Berenson: The COVID Worker Lawsuits Are Coming (Or Are They?)
authors D.S. Berenson | December 16, 2020
Newspapers and employment law firms have been quick to warn of the impending flood of litigation by employees filing lawsuits claiming businesses have not done enough to keep workers and their families free from the coronavirus. Indeed, lawsuits have already been filed against high-profile businesses such as Amazon and McDonalds.
Other workers have begun filing claims through the state workers’ compensation system and the AFL-CIO, the biggest U.S. labor federation, sued the Department of Labor for refusing to issue workplace rules for coronavirus, and, in their words, putting employees in “grave danger.”
Credit Suisse recently estimated COVID-19 would result in an additional $5 billion in workers’ comp claims while leading labor law firms have warned that businesses will face litigation. For example, canvassers and installers may claim they were recklessly forced to work and remodelers were negligent in running leads and installs.
Concerns over this risk have led to more than a dozen states, including Ohio, Georgia, North Carolina and Tennessee, enacting immunity legislation which protects businesses lawsuits alleging COVID-19-related injuries – unless the worker can demonstrate the employer engaged in reckless or intentional misconduct that led to the infection. Another dozen states are considering comparable legislation.
One of the primary reasons Congress can’t agree on another coronavirus relief bill is because Republicans want it to include some form of the so-called “Safe to Work Act” which grants similar immunity for businesses across the U.S. —and the Democrats do not.
Truth be told, however, this is likely to turn out to be something of a red herring, akin with the much feared and eventually non-existent Y2K computer disaster. Why? Well, on one hand, workers’ compensation in many states simply doesn’t apply to infectious diseases, and so far, labor attorneys have had a hard time changing those policies (although New York’s Governor Andrew Cuomo did state that claims in his state will be covered under workers’ comp law).
On the other hand, it is almost impossible to tie medical or legal liability back to a remodeler or a jobsite. Meaning, in other words, that we see almost no real concern that someone could prove they were infected by COVID-19 because of a contractor’s policies. Quite literally, the worker would need to show they were in quarantine for 7-10 days before they canvassed or ran an install for us, and then they went back into quarantine for another week or so, and then they came down with COVID-19. So, despite the fear-mongering and law firm warnings, don’t panic just yet.
Of course, care must also be taken not to set ourselves up for such suits, regardless. Fourteen states (California, Illinois, Kansas, Kentucky, Louisiana, Maine, Maryland, Massachusetts, Michigan, Minnesota, New York, New Jersey, Nevada, North Dakota, Oklahoma, Oregon, Pennsylvania, Rhode Island, Virginia and Washington) have enacted ordinances designed to force businesses to protect its workers from the coronavirus.
These ordinances usually require businesses to implement a variety of measures, including in-office social distancing, mandatory face mask use within social-distancing thresholds, improved office ventilation, providing employees with regular access to hand-washing facilities and sanitizer and mandating deep cleaning protocols after COVID-19 cases are discovered in the workplace.
These requirements are usually enforced by the state’s departments of labor or health or the Office of the Attorney General. Non-compliance can result in fines from a few thousand dollars to upwards of $100,000 for willful violations, but the real risk may be that breaching these requirements can certainly add fodder to the threat of meritless lawsuits by workers claiming they were infected due to their employer’s conduct. QR
D.S. Berenson is Managing Director of Berenson LLP, a law firm that specializes in home improvement management issues.
_ _ _ _ _ _ _
[TASK OBJECTIVE]: Reproduce the article on COVID worker lawsuits from "Of course, care" up to and including "in the workplace.", replacing "ordinances" with "regulations".

[RECORDED DATA]:
_ _ _ _ _ _ _
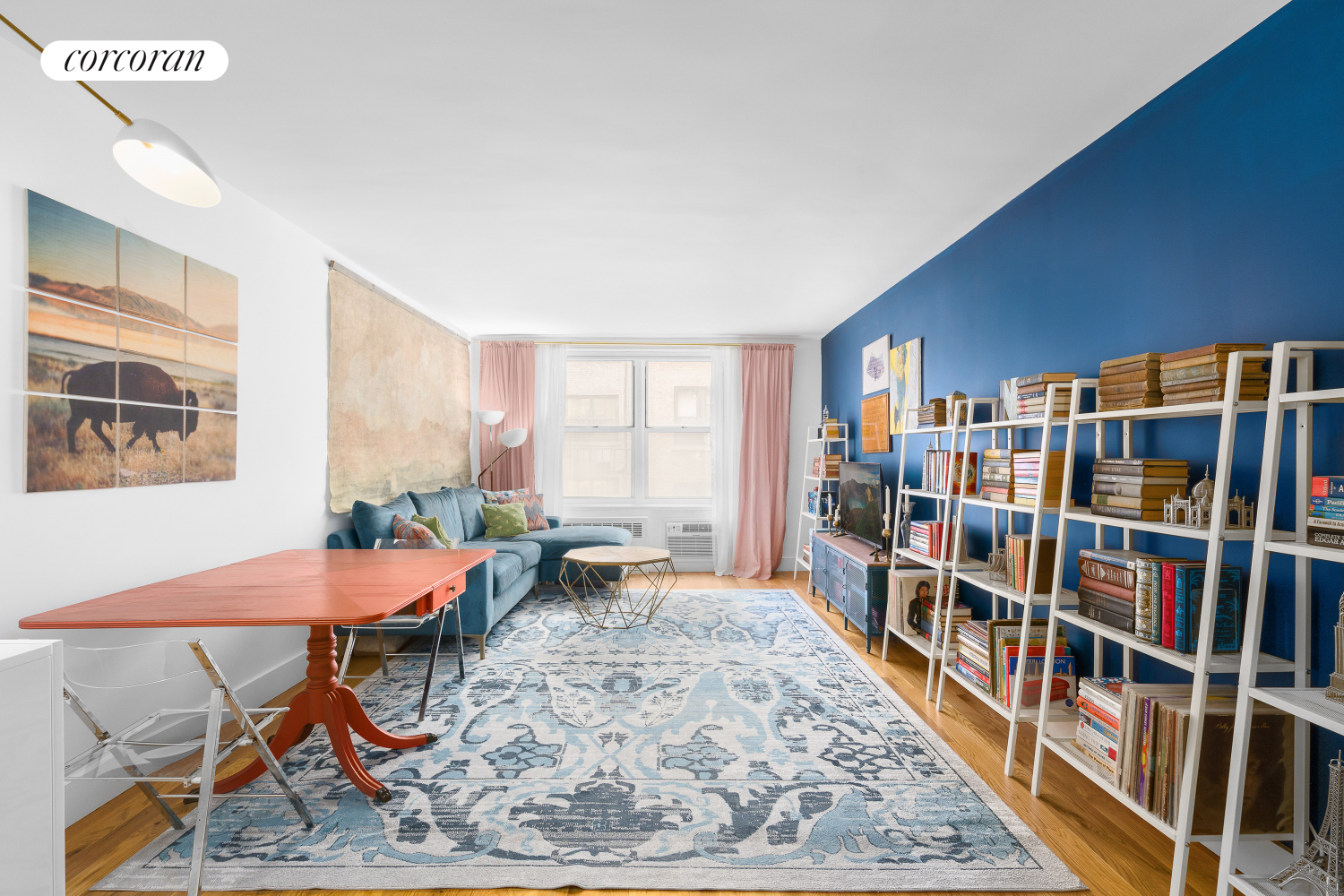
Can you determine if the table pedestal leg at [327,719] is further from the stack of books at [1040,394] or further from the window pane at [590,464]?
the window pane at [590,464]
_ _ _ _ _ _ _
[WORKED SOLUTION]:
Of course, care must also be taken not to set ourselves up for such suits, regardless. Fourteen states (California, Illinois, Kansas, Kentucky, Louisiana, Maine, Maryland, Massachusetts, Michigan, Minnesota, New York, New Jersey, Nevada, North Dakota, Oklahoma, Oregon, Pennsylvania, Rhode Island, Virginia and Washington) have enacted regulations designed to force businesses to protect its workers from the coronavirus.
These regulations usually require businesses to implement a variety of measures, including in-office social distancing, mandatory face mask use within social-distancing thresholds, improved office ventilation, providing employees with regular access to hand-washing facilities and sanitizer and mandating deep cleaning protocols after COVID-19 cases are discovered in the workplace.